■ What you should do
Write out the records again, exactly. Nothing may be dropped.

━━ Records shown ━━

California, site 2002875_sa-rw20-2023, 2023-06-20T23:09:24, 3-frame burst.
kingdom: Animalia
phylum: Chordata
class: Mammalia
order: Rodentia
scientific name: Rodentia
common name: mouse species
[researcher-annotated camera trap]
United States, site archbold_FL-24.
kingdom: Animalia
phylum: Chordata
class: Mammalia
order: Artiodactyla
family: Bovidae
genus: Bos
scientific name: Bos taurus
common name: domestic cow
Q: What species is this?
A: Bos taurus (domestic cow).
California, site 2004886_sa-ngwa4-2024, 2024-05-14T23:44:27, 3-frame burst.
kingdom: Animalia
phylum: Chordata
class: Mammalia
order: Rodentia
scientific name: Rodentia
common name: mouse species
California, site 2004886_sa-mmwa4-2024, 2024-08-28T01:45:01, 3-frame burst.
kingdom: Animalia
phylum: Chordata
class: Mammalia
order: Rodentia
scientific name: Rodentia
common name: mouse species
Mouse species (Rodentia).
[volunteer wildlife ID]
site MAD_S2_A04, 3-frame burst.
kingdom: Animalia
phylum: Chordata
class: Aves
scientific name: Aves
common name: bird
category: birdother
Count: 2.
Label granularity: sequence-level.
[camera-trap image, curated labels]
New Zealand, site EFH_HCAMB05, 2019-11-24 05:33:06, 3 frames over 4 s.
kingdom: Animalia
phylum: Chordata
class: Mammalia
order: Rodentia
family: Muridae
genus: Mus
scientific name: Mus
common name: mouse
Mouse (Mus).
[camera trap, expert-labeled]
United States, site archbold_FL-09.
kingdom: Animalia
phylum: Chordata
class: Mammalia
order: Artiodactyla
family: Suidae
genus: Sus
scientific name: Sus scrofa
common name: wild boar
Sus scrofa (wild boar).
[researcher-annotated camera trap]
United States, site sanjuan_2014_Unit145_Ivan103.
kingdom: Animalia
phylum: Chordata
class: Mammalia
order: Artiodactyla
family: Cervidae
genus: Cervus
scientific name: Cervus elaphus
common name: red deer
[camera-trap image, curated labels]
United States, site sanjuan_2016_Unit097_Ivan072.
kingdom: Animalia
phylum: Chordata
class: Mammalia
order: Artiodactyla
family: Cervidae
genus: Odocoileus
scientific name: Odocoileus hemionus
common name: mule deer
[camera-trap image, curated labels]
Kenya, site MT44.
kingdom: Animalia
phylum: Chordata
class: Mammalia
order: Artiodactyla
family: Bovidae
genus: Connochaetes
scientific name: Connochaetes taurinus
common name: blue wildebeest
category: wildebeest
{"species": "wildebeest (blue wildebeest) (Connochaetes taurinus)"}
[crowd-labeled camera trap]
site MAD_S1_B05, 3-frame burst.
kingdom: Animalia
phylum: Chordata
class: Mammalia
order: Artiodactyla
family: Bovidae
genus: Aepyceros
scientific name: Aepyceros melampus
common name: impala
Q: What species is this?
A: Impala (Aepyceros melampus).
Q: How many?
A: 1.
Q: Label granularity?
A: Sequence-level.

━━━

■ Result of the exercise
California, site 2002875_sa-rw20-2023, 2023-06-20T23:09:24, 3-frame burst.
kingdom: Animalia
phylum: Chordata
class: Mammalia
order: Rodentia
scientific name: Rodentia
common name: mouse species
[researcher-annotated camera trap]
United States, site archbold_FL-24.
kingdom: Animalia
phylum: Chordata
class: Mammalia
order: Artiodactyla
family: Bovidae
genus: Bos
scientific name: Bos taurus
common name: domestic cow
Q: What species is this?
A: Bos taurus (domestic cow).
California, site 2004886_sa-ngwa4-2024, 2024-05-14T23:44:27, 3-frame burst.
kingdom: Animalia
phylum: Chordata
class: Mammalia
order: Rodentia
scientific name: Rodentia
common name: mouse species
California, site 2004886_sa-mmwa4-2024, 2024-08-28T01:45:01, 3-frame burst.
kingdom: Animalia
phylum: Chordata
class: Mammalia
order: Rodentia
scientific name: Rodentia
common name: mouse species
Mouse species (Rodentia).
[volunteer wildlife ID]
site MAD_S2_A04, 3-frame burst.
kingdom: Animalia
phylum: Chordata
class: Aves
scientific name: Aves
common name: bird
category: birdother
Count: 2.
Label granularity: sequence-level.
[camera-trap image, curated labels]
New Zealand, site EFH_HCAMB05, 2019-11-24 05:33:06, 3 frames over 4 s.
kingdom: Animalia
phylum: Chordata
class: Mammalia
order: Rodentia
family: Muridae
genus: Mus
scientific name: Mus
common name: mouse
Mouse (Mus).
[camera trap, expert-labeled]
United States, site archbold_FL-09.
kingdom: Animalia
phylum: Chordata
class: Mammalia
order: Artiodactyla
family: Suidae
genus: Sus
scientific name: Sus scrofa
common name: wild boar
Sus scrofa (wild boar).
[researcher-annotated camera trap]
United States, site sanjuan_2014_Unit145_Ivan103.
kingdom: Animalia
phylum: Chordata
class: Mammalia
order: Artiodactyla
family: Cervidae
genus: Cervus
scientific name: Cervus elaphus
common name: red deer
[camera-trap image, curated labels]
United States, site sanjuan_2016_Unit097_Ivan072.
kingdom: Animalia
phylum: Chordata
class: Mammalia
order: Artiodactyla
family: Cervidae
genus: Odocoileus
scientific name: Odocoileus hemionus
common name: mule deer
[camera-trap image, curated labels]
Kenya, site MT44.
kingdom: Animalia
phylum: Chordata
class: Mammalia
order: Artiodactyla
family: Bovidae
genus: Connochaetes
scientific name: Connochaetes taurinus
common name: blue wildebeest
category: wildebeest
{"species": "wildebeest (blue wildebeest) (Connochaetes taurinus)"}
[crowd-labeled camera trap]
site MAD_S1_B05, 3-frame burst.
kingdom: Animalia
phylum: Chordata
class: Mammalia
order: Artiodactyla
family: Bovidae
genus: Aepyceros
scientific name: Aepyceros melampus
common name: impala
Q: What species is this?
A: Impala (Aepyceros melampus).
Q: How many?
A: 1.
Q: Label granularity?
A: Sequence-level.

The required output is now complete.